- **Task 1**
Write out the part of the column on Phil Jackson and the Lakers below, starting at "The man who" and ending at "Los Angeles Lakers.".
- **Task 2**
Decide whether each statement agrees with the column on Phil Jackson and the Lakers, answering yes or no and quoting the deciding words: (a) The column gives 1988 as the year of the most recent Lakers greatness. (b) Phil Jackson comes to the Lakers from the Bulls. (c) The Lakers held their halftime ceremony in Orlando.

[Opening Document extract section]

The man who won most of the recent NBA championships is now leading the
team that hasn't won any in recent memory. I am referring to Zen Master
Phil Jackson, coach of the Los Angeles Lakers.
A lot of Hot Angeles air came out of LA the last few seasons, including
talk of walks through postseason schedules and talk of monster Shaq and
nimble Obewon Kobe. It was mostly talk and not enough walk. Early exits
were had by all.
Now we're supposed to believe that Obewon is the most improved player
in the league? Well, he needed to improve. The old Kobe was losing, and
not just a little. He lost in entire playoff series chunks.
And how about that giant the Lakers stole from Orlando a few years ago?
He wasn't serving playoff grief; he was getting served his head. Monster
Shaq was getting monster-mashed into giant trays full of roundball hors
d'oeuvres. Bet he didn't like the taste of that.
Take notice that the Lakers are trying to renew some of their past
greatness. They recently celebrated their greatest moments in Laker
history with a rousing halftime ceremony in Los Angeles.
I couldn't help but notice that the most recent greatness LA achieved
was back in 1988. Back-to-back rings. Big Deal! What have you done for me
lately? Can you say, "Oh and four, show me the door?"
Now, the Zen Master cometh. Professor Phil from the raging Bulls. The
man with the brain as big as Illinois. He could figure things out. He
could make Shaq find the rack. He could make Obewon forget he was the
lowly one. He would make six rings fit 10 fingers, with one hand tied
behind his back. Sure.

[Closing Document extract section]
[Opening Dataset entries section]

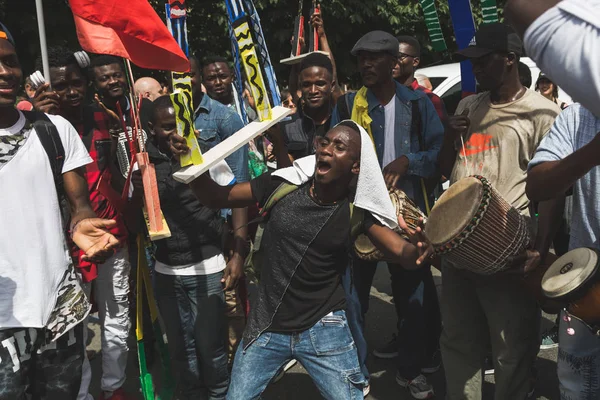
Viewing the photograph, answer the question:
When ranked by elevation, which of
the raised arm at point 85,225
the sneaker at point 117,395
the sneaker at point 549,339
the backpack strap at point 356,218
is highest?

[Closing Dataset entries section]

- **Response area 1**
The man who won most of the recent NBA championships is now leading the
team that hasn't won any in recent memory. I am referring to Zen Master
Phil Jackson, coach of the Los Angeles Lakers.

- **Response area 2**
(a) Yes: "the most recent greatness LA achieved was back in 1988."
(b) Yes: "Professor Phil from the raging Bulls."
(c) No: "with a rousing halftime ceremony in Los Angeles."